Tahun Ini, Esemka Produksi 3.000 Mobil Pick Up

Tahun Ini, Esemka Produksi 3.000 Mobil Pick Up
Presiden Joko Widodo meninjau pabrik mobil Esemka di Boyolali, Jawa Tengah, Jumat, 6 September 2019. ( Foto: Istimewa )
Whisnu Bagus Prasetyo / WBP Jumat, 6 September 2019 | 16:44 WIB

Boyolali, Beritasatu.com - Presiden Joko Widodo (Jokowi) meresmikan pabrik dan prasarana produksi mobil nasional yakni PT Solo Manufaktur Kreasi (Esemka) di Kecamatan Sambi, Boyolali, Jawa Tengah (Jateng).

Menteri Perindustrian (Menperin) Airlangga Hartarto menuturkan, sebagai produsen Esemka, PT Solo Manufaktur Kreasi (PT SMK) telah memiliki Tanda Pendaftaran Tipe (TPT) yang telah diterbitkan oleh Kementerian Perindustrian (Kemperin) untuk enam jenis kendaraan roda empat.

“Empat di antaranya merupakan kendaraan komersial tipe pick up single cabin yang diberi nama Bima - Esemka, lalu satu tipe penumpang double cabin yang diberi nama Digdaya-Esemka dan satu tipe lagi kendaraan penumpang minivan dengan nama Borneo– Esemka," tutur Airlangga Hartarto di sela mendampingi Presiden Joko Widodo pada peresmian pabrik PT SMK di Solo, Jawa Tengah, Jumat (6/9/2019).

Pada tahun pertama PT SMK akan memproduksi sebanyak 3.500 unit pick up Bima-Esemka dengan kapasitas produksi total sebesar 12.000 unit per tahun.

Sebagai principal otomotif nasional, saat ini PT SMK telah memiliki fasilitas produksi yang telah siap beroperasi, antara lain lini pengecatan body, lini perakitan mobil type monocoque, type chassis, gasoline engine, diesel engine, transmisi dan axle.
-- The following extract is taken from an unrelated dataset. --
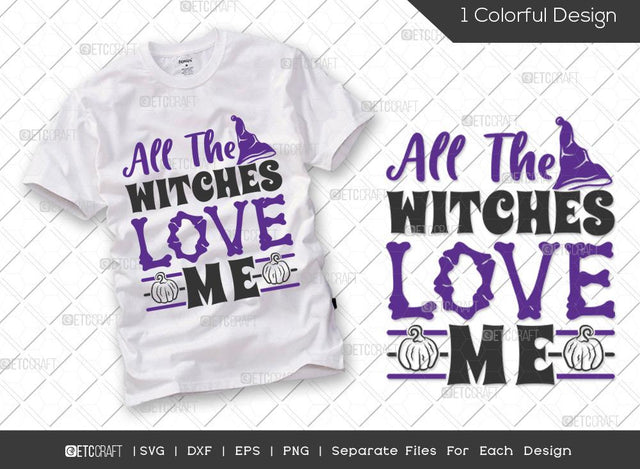 All The Witches Love Me SVG Cut File | Halloween Svg | Toddler Svg | Kids Halloween Svg | Boo Svg | Spooky Svg | Halloween T-shirt Design SVG ETC Craft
Kemudian, lini penyambungan transmisi motor diesel dan motor bensin, lini pengujian kendaraan statik atau elektronik, lini pengujian jalan, lini perbaikan kendaraan pascauji, area stock yard, show room dan fasilitas pendukung lainnya.
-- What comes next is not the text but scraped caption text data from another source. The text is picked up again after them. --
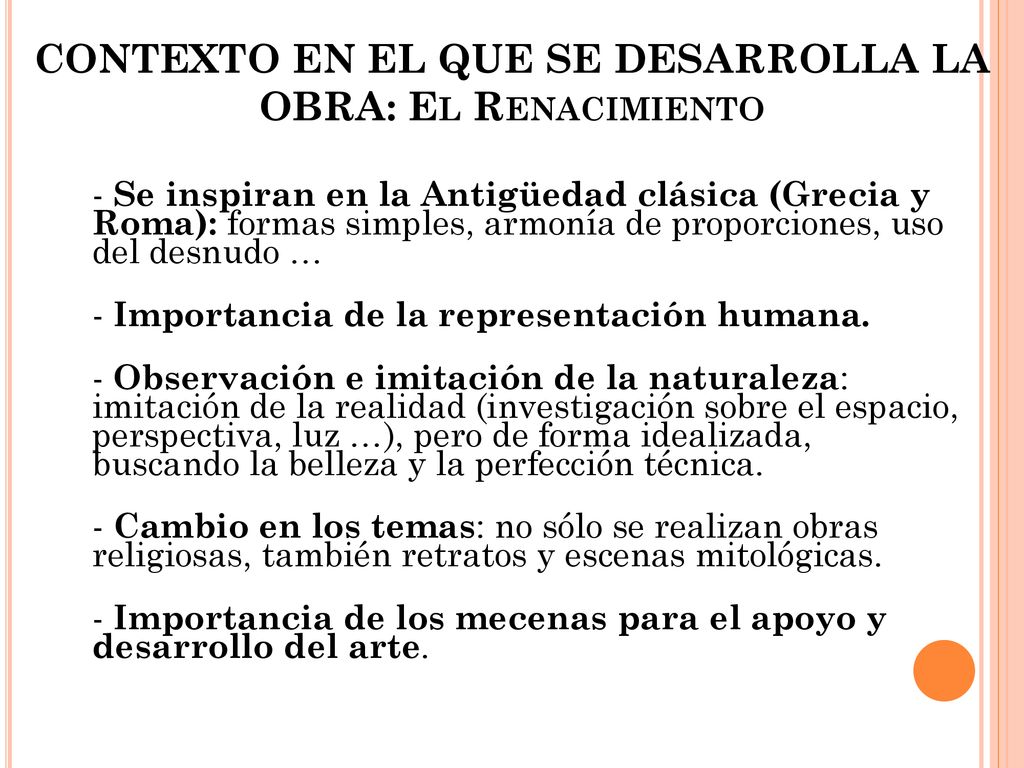 CONTEXTO EN EL QUE SE DESARROLLA LA OBRA: El Renacimiento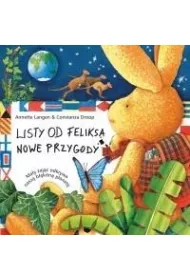 Ma�y zaj�c odkrywa nasz� b��kitn� planet�. Listy od Feliksa. Nowe przygody. Tom 3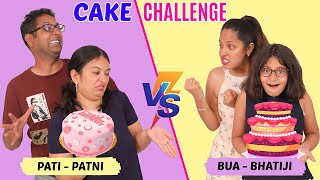 CAKE CHALLENGE  Pati Patni Vs Bua Bhatiji  CookWithNisha [upl. by Norah]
“Tentunya fasilitas produksi yang telah dimiliki PT SMK sebagai produsen mobil telah membawa pada suatu tahapan yang lebih maju dan layak untuk dapat memproduksi kendaraan roda empat. Ini kabar yang menggembirakan bagi industri otomotif di Tanah Air,” ungkap Menperin.

Menperin menyebut, industri otomotif nasional saat ini telah berkembang dengan baik dan memberikan kontribusi yang cukup besar bagi perekonomian nasional melalui peningkatan ekspor, investasi dan penyerapan tenaga kerja. “Dari sisi produksi dan penjualan otomotif nasional, pada 2013 hingga 2018 telah mencapai rata-rata di atas 1,2 juta unit per tahun. Tentunya banyak industri komponen lokal yang turut tumbuh sejalan dengan peningkatan produksi tersebut,” sebut Menperin.

Airlangga Hartarto menegaskan, otomotif merupakan salah satu sektor yang diprioritaskan pengembangannya dalam peta jalan Making Indonesia 4.0, sehingga Kemenperin akan terus mendorong industri otomotif Tanah Air agar semakin berdaya saing, serta mampu berkontribusi lebih besar pada perekonomian nasional. Salah satu upaya dilakukan dengan terus memacu tumbuhnya industri komponen otomotif Tanah Air yang akan menjadi supply chain (rantai pasok) bagi industri perakitan kendaraan dalam negeri.

“Kemperin juga terus mendorong ketersediaan bahan baku untuk industri komponen otomotif, sehingga tidak perlu impor. Kemudian, sesuai dengan prioritas Presiden, Kemenperin terus memacu peningkatan kapasitas Sumber Daya Manusia (SDM) bidang otomotif melalui program Industrial Revolution (IR) 4.0 maupun program Tokuteiginou yaitu pemagangan di Jepang,” tegas Airlangga Hartarto.

Kemperin bertekad mendorong agar mobil Esemka dapat meningkatkan penggunaan komponen dalam negeri (TKDN). “Mobil buatan anak bangsa ini diharapkan tidak banyak didominasi oleh komponen impor, sehingga TKDN harus menjadi prioritas mobil Esemka," ungkap Direktur Jenderal Industri Logam, Mesin, Alat Transportasi dan Elektronika (Ilmate) Kemperin, Harjanto.